Task statement —
Everything from the line containing "Looking at this image, which of" to the final line of the records below should be given again exactly, and nothing else.

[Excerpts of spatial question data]
════════════════════
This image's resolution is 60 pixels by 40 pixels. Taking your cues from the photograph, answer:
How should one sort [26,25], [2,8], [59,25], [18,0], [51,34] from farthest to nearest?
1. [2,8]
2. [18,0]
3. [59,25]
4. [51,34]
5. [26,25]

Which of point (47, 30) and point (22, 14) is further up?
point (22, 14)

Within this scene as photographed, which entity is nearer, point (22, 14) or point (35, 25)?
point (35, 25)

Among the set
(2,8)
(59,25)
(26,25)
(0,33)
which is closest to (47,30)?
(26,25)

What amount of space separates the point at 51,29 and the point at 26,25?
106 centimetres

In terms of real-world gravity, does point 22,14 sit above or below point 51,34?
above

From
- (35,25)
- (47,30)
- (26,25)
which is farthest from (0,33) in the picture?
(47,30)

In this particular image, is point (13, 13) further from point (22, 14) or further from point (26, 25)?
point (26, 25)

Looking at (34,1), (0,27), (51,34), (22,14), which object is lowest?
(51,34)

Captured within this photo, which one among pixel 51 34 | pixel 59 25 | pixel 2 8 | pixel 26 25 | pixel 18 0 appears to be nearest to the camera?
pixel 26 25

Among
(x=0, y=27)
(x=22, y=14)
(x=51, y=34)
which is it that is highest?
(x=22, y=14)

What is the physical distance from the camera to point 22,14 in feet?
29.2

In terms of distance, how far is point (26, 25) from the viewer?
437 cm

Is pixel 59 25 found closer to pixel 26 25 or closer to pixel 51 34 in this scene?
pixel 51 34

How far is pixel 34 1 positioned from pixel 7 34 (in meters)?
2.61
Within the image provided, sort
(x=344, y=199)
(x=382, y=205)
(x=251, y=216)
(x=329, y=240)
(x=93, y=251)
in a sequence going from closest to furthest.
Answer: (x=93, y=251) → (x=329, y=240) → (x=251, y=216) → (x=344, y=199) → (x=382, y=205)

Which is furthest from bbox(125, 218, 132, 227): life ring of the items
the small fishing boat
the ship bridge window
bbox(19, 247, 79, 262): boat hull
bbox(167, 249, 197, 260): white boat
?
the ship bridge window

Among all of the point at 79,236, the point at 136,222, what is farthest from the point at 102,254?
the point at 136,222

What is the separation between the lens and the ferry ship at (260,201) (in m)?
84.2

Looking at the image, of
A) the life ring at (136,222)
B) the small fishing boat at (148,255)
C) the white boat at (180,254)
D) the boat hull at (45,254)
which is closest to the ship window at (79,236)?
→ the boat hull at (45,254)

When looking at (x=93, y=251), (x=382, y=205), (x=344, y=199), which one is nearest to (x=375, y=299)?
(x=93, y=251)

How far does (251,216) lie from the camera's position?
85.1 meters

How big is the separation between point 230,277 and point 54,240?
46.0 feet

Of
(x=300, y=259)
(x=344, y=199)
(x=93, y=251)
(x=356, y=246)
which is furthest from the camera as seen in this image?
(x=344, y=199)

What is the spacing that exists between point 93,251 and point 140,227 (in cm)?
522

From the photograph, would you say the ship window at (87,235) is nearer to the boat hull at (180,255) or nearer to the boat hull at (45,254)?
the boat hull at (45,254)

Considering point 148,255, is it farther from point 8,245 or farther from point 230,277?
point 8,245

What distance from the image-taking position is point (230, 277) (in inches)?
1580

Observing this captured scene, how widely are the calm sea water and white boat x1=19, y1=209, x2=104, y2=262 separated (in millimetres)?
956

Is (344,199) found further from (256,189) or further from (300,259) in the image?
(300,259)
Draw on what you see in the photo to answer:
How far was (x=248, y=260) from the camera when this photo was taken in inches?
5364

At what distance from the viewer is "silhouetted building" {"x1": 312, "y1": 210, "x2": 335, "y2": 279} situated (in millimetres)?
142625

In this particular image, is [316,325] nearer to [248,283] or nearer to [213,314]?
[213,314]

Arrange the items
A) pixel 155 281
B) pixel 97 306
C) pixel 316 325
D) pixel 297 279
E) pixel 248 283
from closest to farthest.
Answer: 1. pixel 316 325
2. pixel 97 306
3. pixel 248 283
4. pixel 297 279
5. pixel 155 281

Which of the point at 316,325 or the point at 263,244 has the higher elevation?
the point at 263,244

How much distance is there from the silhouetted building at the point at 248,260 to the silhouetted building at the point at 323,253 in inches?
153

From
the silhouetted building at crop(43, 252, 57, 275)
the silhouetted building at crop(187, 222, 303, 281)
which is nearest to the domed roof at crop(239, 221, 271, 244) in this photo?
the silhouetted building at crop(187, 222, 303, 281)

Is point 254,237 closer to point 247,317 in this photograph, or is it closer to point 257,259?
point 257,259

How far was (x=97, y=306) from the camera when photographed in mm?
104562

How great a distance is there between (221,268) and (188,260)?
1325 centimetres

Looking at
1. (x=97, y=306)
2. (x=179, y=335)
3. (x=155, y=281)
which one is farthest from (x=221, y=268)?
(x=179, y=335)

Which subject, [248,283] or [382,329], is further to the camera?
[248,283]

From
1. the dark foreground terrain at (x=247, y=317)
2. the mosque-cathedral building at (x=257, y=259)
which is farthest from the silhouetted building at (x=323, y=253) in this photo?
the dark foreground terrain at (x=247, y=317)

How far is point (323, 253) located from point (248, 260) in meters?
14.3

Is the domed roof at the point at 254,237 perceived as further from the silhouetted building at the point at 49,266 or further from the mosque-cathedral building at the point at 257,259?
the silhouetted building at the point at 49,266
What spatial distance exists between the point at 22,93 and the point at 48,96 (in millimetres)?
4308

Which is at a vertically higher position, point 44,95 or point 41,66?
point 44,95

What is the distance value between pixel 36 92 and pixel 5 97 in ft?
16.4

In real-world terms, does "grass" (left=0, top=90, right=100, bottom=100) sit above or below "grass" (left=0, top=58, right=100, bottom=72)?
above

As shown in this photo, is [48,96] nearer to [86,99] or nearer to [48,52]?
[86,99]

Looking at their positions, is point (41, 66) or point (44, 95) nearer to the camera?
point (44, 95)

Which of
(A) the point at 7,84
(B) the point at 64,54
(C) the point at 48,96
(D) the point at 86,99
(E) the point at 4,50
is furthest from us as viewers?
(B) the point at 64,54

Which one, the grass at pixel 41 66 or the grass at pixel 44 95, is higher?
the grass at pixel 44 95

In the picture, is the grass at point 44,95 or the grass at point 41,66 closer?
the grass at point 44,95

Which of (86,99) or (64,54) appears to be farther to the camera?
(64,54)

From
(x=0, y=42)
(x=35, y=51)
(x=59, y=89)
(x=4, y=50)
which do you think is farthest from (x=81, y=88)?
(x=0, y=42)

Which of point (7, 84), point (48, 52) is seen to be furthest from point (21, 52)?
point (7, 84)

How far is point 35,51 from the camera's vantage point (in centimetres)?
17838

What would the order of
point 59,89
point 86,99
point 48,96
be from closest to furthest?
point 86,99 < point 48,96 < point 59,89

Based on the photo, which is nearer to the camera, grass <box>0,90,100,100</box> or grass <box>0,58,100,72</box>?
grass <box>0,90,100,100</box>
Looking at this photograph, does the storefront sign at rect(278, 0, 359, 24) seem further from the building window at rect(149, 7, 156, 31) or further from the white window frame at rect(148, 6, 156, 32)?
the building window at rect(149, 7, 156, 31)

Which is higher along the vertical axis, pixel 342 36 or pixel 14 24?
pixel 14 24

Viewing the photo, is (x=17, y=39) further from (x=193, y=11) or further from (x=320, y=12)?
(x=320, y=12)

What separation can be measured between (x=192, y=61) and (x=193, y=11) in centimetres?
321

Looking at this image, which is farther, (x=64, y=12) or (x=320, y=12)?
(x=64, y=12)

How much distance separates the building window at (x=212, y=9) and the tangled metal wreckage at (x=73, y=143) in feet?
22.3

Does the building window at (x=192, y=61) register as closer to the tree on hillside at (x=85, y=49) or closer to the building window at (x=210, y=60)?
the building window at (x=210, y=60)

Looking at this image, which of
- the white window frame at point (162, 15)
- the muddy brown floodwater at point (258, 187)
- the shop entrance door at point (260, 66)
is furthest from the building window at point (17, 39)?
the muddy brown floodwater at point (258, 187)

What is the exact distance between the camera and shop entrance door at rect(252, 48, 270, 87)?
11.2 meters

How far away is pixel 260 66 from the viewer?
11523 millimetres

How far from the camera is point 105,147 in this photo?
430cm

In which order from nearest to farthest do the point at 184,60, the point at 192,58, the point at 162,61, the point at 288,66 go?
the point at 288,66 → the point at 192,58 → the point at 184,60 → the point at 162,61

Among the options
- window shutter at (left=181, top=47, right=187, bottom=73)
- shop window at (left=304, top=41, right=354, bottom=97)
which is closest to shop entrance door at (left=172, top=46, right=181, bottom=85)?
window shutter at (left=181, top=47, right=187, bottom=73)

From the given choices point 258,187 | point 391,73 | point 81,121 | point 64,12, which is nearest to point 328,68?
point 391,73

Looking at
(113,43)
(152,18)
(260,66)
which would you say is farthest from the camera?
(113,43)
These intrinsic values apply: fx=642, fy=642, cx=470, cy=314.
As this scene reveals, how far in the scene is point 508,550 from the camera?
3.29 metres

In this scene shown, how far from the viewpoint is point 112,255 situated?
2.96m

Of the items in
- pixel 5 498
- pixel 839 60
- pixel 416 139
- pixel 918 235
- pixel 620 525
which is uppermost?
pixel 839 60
════════════════════
Task response —
Looking at this image, which of
- the white window frame at point (162, 15)
- the muddy brown floodwater at point (258, 187)
- the shop entrance door at point (260, 66)
is furthest from the building window at point (17, 39)?
the muddy brown floodwater at point (258, 187)

What is the exact distance between the camera and shop entrance door at rect(252, 48, 270, 87)?
11.2 meters

How far away is pixel 260 66 from the viewer?
11523 millimetres

How far from the camera is point 105,147 in this photo?
430cm

In which order from nearest to farthest do the point at 184,60, the point at 192,58, the point at 162,61, the point at 288,66 go?
the point at 288,66 → the point at 192,58 → the point at 184,60 → the point at 162,61

Among the options
- window shutter at (left=181, top=47, right=187, bottom=73)
- shop window at (left=304, top=41, right=354, bottom=97)
which is closest to shop entrance door at (left=172, top=46, right=181, bottom=85)?
window shutter at (left=181, top=47, right=187, bottom=73)

From the given choices point 258,187 | point 391,73 | point 81,121 | point 64,12, which is nearest to point 328,68?
point 391,73

Looking at
(113,43)
(152,18)
(260,66)
which would you say is farthest from the camera?
(113,43)
These intrinsic values apply: fx=642, fy=642, cx=470, cy=314.
As this scene reveals, how far in the scene is point 508,550 from the camera?
3.29 metres

In this scene shown, how far from the viewpoint is point 112,255 situated?
2.96m

Of the items in
- pixel 5 498
- pixel 839 60
- pixel 416 139
- pixel 918 235
- pixel 620 525
which is uppermost?
pixel 839 60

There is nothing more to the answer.